(WHAT TO WORK ON): The data below needs to be returned exactly, line for line.

[Rows from a spatial reasoning dataset]
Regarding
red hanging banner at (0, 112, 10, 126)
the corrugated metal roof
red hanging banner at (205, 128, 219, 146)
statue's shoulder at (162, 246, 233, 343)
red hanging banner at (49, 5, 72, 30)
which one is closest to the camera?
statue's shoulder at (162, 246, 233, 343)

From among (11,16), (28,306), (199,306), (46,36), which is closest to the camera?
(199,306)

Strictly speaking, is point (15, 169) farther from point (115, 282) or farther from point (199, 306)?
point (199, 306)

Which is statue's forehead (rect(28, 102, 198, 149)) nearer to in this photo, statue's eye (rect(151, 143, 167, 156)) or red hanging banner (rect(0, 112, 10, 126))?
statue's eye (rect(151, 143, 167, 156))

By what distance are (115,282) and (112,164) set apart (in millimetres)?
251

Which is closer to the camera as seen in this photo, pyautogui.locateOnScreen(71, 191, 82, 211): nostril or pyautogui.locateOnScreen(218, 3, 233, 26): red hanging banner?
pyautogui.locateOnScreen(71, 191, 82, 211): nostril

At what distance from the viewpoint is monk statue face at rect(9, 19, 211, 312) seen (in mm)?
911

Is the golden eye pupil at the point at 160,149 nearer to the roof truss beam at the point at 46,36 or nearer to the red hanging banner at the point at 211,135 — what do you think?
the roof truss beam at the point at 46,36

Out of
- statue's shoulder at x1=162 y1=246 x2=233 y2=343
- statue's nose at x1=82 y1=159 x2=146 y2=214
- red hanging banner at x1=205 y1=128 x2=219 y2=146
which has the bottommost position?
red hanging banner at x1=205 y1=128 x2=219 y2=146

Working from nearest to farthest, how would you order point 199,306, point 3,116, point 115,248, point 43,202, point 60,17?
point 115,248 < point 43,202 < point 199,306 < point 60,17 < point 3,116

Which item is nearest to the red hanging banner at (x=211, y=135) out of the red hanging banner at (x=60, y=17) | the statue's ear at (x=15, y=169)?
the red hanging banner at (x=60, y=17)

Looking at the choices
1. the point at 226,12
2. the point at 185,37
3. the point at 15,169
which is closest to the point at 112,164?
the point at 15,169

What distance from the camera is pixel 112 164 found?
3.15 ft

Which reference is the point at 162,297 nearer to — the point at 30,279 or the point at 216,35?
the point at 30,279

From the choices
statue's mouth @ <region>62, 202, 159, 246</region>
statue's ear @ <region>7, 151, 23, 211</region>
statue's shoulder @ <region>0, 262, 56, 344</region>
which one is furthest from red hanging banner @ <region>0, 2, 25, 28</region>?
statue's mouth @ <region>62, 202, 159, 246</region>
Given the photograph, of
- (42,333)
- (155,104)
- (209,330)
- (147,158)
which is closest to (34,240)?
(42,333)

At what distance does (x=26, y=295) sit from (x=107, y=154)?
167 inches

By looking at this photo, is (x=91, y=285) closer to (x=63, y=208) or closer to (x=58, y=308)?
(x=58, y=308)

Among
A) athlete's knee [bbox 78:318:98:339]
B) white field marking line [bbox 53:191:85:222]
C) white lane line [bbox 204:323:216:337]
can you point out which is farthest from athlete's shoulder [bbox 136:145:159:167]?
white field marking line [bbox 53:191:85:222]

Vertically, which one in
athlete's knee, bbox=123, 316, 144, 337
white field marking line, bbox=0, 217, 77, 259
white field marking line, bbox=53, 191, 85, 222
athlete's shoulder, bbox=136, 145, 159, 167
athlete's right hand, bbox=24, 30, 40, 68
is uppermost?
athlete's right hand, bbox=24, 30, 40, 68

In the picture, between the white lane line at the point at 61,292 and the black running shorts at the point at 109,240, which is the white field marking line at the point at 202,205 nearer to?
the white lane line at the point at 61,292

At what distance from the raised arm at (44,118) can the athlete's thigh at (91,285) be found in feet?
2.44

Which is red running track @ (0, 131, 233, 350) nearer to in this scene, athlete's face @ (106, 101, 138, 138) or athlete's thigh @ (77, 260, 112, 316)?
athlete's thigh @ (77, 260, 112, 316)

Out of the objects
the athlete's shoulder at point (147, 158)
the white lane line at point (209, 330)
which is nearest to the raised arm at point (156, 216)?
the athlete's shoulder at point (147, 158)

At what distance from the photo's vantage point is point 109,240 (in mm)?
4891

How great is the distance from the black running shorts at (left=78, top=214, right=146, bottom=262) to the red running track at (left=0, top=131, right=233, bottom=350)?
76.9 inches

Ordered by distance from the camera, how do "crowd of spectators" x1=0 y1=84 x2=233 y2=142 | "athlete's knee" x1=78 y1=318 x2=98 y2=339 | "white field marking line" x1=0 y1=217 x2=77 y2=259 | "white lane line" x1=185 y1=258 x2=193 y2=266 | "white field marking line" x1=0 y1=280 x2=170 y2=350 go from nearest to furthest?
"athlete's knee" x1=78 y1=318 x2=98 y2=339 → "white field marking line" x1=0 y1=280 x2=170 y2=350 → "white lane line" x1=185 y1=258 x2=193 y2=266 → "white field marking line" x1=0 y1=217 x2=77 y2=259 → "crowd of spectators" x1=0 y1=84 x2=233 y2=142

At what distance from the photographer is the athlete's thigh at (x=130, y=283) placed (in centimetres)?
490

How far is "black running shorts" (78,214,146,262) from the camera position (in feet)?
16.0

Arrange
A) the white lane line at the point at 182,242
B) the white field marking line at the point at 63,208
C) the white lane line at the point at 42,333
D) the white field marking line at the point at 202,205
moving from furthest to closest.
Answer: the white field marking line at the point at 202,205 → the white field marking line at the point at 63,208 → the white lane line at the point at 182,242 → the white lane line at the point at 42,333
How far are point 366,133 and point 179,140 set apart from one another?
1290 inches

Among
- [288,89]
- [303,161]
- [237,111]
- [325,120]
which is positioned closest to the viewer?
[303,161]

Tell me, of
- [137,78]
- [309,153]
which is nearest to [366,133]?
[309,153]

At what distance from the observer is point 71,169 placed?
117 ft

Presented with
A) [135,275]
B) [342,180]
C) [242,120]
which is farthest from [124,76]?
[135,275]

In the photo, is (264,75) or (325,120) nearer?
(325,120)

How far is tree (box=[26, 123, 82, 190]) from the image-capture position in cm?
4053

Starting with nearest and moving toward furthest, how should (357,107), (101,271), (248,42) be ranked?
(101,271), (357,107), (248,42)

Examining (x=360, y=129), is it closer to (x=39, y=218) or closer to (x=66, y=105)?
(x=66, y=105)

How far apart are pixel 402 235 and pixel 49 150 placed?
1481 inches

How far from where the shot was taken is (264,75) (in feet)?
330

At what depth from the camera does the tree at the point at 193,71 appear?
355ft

(CORRECT RESULT):
Regarding
red hanging banner at (0, 112, 10, 126)
the corrugated metal roof
red hanging banner at (205, 128, 219, 146)
statue's shoulder at (162, 246, 233, 343)
red hanging banner at (49, 5, 72, 30)
which one is closest to the camera?
statue's shoulder at (162, 246, 233, 343)

From among (11,16), (28,306), (199,306), (46,36), which is closest to the camera?
(199,306)

Strictly speaking, is point (15, 169) farther from point (115, 282) or farther from point (199, 306)?
point (199, 306)

Which is statue's forehead (rect(28, 102, 198, 149)) nearer to in this photo, statue's eye (rect(151, 143, 167, 156)) or red hanging banner (rect(0, 112, 10, 126))?
statue's eye (rect(151, 143, 167, 156))

By what distance are (115,282) and (112,164) set apart (in millimetres)?
251

Which is closer to the camera as seen in this photo, pyautogui.locateOnScreen(71, 191, 82, 211): nostril or pyautogui.locateOnScreen(218, 3, 233, 26): red hanging banner?
pyautogui.locateOnScreen(71, 191, 82, 211): nostril

At what distance from the viewpoint is monk statue face at rect(9, 19, 211, 312) seen (in mm)?
911

Is the golden eye pupil at the point at 160,149 nearer to the roof truss beam at the point at 46,36 or nearer to the red hanging banner at the point at 211,135 — what do you think?
the roof truss beam at the point at 46,36

Out of
- statue's shoulder at x1=162 y1=246 x2=233 y2=343
- statue's nose at x1=82 y1=159 x2=146 y2=214
- red hanging banner at x1=205 y1=128 x2=219 y2=146
which has the bottommost position?
red hanging banner at x1=205 y1=128 x2=219 y2=146

Working from nearest to farthest, how would you order point 199,306, point 3,116, point 115,248, point 43,202, point 60,17?
point 115,248 < point 43,202 < point 199,306 < point 60,17 < point 3,116

Which item is nearest to the red hanging banner at (x=211, y=135) out of the red hanging banner at (x=60, y=17) | the statue's ear at (x=15, y=169)?
the red hanging banner at (x=60, y=17)

Looking at the choices
1. the point at 226,12
2. the point at 185,37
3. the point at 15,169
which is closest to the point at 112,164?
the point at 15,169

What distance from the camera is pixel 112 164 found?
3.15 ft

Which reference is the point at 162,297 nearer to — the point at 30,279 or the point at 216,35?
the point at 30,279

From the choices
statue's mouth @ <region>62, 202, 159, 246</region>
statue's ear @ <region>7, 151, 23, 211</region>
statue's shoulder @ <region>0, 262, 56, 344</region>
which one is furthest from red hanging banner @ <region>0, 2, 25, 28</region>?
statue's mouth @ <region>62, 202, 159, 246</region>
Given the photograph, of
- (42,333)
- (155,104)
- (209,330)
- (147,158)
which is closest to (34,240)?
(42,333)

At what distance does (x=26, y=295) sit from (x=107, y=154)?
167 inches

By looking at this photo, is (x=91, y=285) closer to (x=63, y=208) or closer to (x=58, y=308)?
(x=58, y=308)

Among
A) athlete's knee [bbox 78:318:98:339]
B) white field marking line [bbox 53:191:85:222]
C) white lane line [bbox 204:323:216:337]
can you point out which is farthest from athlete's shoulder [bbox 136:145:159:167]?
white field marking line [bbox 53:191:85:222]

Vertically, which one in
athlete's knee, bbox=123, 316, 144, 337
white field marking line, bbox=0, 217, 77, 259
white field marking line, bbox=53, 191, 85, 222
athlete's shoulder, bbox=136, 145, 159, 167
athlete's right hand, bbox=24, 30, 40, 68
is uppermost?
athlete's right hand, bbox=24, 30, 40, 68

In the picture, between the white lane line at the point at 61,292 and the black running shorts at the point at 109,240, which is the white field marking line at the point at 202,205 nearer to?
the white lane line at the point at 61,292

At what distance from the raised arm at (44,118) can the athlete's thigh at (91,285) be found in feet?
2.44

Which is red running track @ (0, 131, 233, 350) nearer to in this scene, athlete's face @ (106, 101, 138, 138) or athlete's thigh @ (77, 260, 112, 316)?
athlete's thigh @ (77, 260, 112, 316)

Out of the objects
the athlete's shoulder at point (147, 158)
the white lane line at point (209, 330)
which is nearest to the raised arm at point (156, 216)?
the athlete's shoulder at point (147, 158)

At what distance from the photo's vantage point is point 109,240 (in mm)?
4891

How great is the distance from the black running shorts at (left=78, top=214, right=146, bottom=262) to the red running track at (left=0, top=131, right=233, bottom=350)?
76.9 inches

Ordered by distance from the camera, how do "crowd of spectators" x1=0 y1=84 x2=233 y2=142 | "athlete's knee" x1=78 y1=318 x2=98 y2=339 | "white field marking line" x1=0 y1=217 x2=77 y2=259 | "white lane line" x1=185 y1=258 x2=193 y2=266 | "white field marking line" x1=0 y1=280 x2=170 y2=350 go from nearest to furthest?
"athlete's knee" x1=78 y1=318 x2=98 y2=339 → "white field marking line" x1=0 y1=280 x2=170 y2=350 → "white lane line" x1=185 y1=258 x2=193 y2=266 → "white field marking line" x1=0 y1=217 x2=77 y2=259 → "crowd of spectators" x1=0 y1=84 x2=233 y2=142

At what distance from the photographer is the athlete's thigh at (x=130, y=283) placed (in centimetres)?
490

How far is "black running shorts" (78,214,146,262) from the camera position (in feet)?
16.0

Arrange
A) the white lane line at the point at 182,242
B) the white field marking line at the point at 63,208
C) the white lane line at the point at 42,333
D) the white field marking line at the point at 202,205
moving from furthest to closest.
Answer: the white field marking line at the point at 202,205 → the white field marking line at the point at 63,208 → the white lane line at the point at 182,242 → the white lane line at the point at 42,333
How far are point 366,133 and point 179,140 set apart from one another?
1290 inches

Among
- [288,89]
- [303,161]
- [237,111]
- [325,120]
which is positioned closest to the viewer?
[303,161]

Tell me, of
- [137,78]
- [309,153]
which is nearest to [366,133]?
[309,153]

At what distance from the observer is point 71,169 placed?
117 ft

Presented with
A) [135,275]
B) [342,180]
C) [242,120]
which is farthest from [124,76]?
[135,275]

In the photo, is (264,75) or (325,120) nearer?
(325,120)

How far is tree (box=[26, 123, 82, 190]) from the image-capture position in cm?
4053

Starting with nearest and moving toward furthest, how should (357,107), (101,271), (248,42) be ranked?
(101,271), (357,107), (248,42)

Examining (x=360, y=129), is it closer to (x=39, y=218) or closer to (x=66, y=105)?
(x=66, y=105)

How far apart are pixel 402 235 and pixel 49 150 placed?
1481 inches

How far from where the shot was taken is (264,75) (in feet)?
330

At what depth from the camera does the tree at the point at 193,71 appear?
355ft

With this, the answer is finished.